Over time, I found the self-hypnosis process to be generally useful to put up with a lot of unpleasant things. It didn't help me to pick up on social clues any better, but I could make myself better tolerate the ickyness of social interaction(mostly). I could also better tolerate noise, temperature extremes, etc. This book made the point that it was mostly believing that hypnosis would work that made it work. Sort of programming your brain. Being the logical young professor, I figured I could go straight to the belief without the tedium of the hypnosis process. I could just decide what effect I needed, and it would happen. The ability to tune out unpleasantness, whether physical or emotional, became the primary engine enabling my masking. I learned to put up with just about anything. People actually commented to me numerous times over the years what a patient person I was (if they only knew - I was not patient at all, nor am I now - I just learned to ACT patient and suppress my frustration). Of course, I always needed frequent solitude to recharge.
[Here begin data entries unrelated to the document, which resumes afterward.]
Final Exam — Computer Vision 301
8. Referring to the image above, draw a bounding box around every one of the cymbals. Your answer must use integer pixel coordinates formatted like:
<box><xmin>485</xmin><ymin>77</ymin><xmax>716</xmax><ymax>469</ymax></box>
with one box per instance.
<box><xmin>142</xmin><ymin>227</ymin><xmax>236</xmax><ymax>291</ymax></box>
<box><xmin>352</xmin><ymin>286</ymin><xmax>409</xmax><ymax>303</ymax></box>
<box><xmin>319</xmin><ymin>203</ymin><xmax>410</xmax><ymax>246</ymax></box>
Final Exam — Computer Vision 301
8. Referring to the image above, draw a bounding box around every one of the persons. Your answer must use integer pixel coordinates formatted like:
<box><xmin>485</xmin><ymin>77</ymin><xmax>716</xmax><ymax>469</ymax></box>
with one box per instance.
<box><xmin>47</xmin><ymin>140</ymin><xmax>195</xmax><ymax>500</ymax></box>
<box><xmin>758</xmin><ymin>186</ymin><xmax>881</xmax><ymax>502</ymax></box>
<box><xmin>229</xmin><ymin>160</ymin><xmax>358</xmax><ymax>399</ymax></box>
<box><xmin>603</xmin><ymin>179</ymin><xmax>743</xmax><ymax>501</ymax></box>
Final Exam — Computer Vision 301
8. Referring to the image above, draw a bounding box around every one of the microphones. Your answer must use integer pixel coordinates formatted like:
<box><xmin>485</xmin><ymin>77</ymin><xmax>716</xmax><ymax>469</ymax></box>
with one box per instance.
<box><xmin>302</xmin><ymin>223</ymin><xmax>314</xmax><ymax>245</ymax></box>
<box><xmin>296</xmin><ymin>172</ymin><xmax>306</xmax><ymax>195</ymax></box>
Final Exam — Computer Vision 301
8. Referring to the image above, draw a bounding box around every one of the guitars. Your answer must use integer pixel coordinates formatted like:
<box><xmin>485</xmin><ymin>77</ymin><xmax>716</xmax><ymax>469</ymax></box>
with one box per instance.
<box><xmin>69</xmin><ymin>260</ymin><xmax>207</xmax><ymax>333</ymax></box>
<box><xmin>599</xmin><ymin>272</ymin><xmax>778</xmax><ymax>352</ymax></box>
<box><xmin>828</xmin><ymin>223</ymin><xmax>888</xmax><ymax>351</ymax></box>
After learning of my autism early in 2023, and reading various articles and books on unmasking, I decided to just let down all my guards and react naturally to everything - up to a point (I still need to behave politely, and tolerate the feeling of wearing clothing when I'm in public, for example). But I have found that I can't eliminate all my filters even when alone. Some of my masking is necessary from a purely physical standpoint. With my guards down, I find that things like washing my hands in cold water, taking a shower at any temperature, walking on cold or rough surfaces, hearing dogs barking, or just my day-to-day arthritis pains are REALLY unpleasant. I literally hadn't realized just how much of the world I had learned to tune out. It has become so habitual I had become consciously unaware of it until I deliberately tried to stop doing it.

I really shouldn't complain too much. This has been the biggest factor in my being able to function successfully for decades with my aberrant neurology. I forced myself to perform, and tuned out most of the unpleasantness.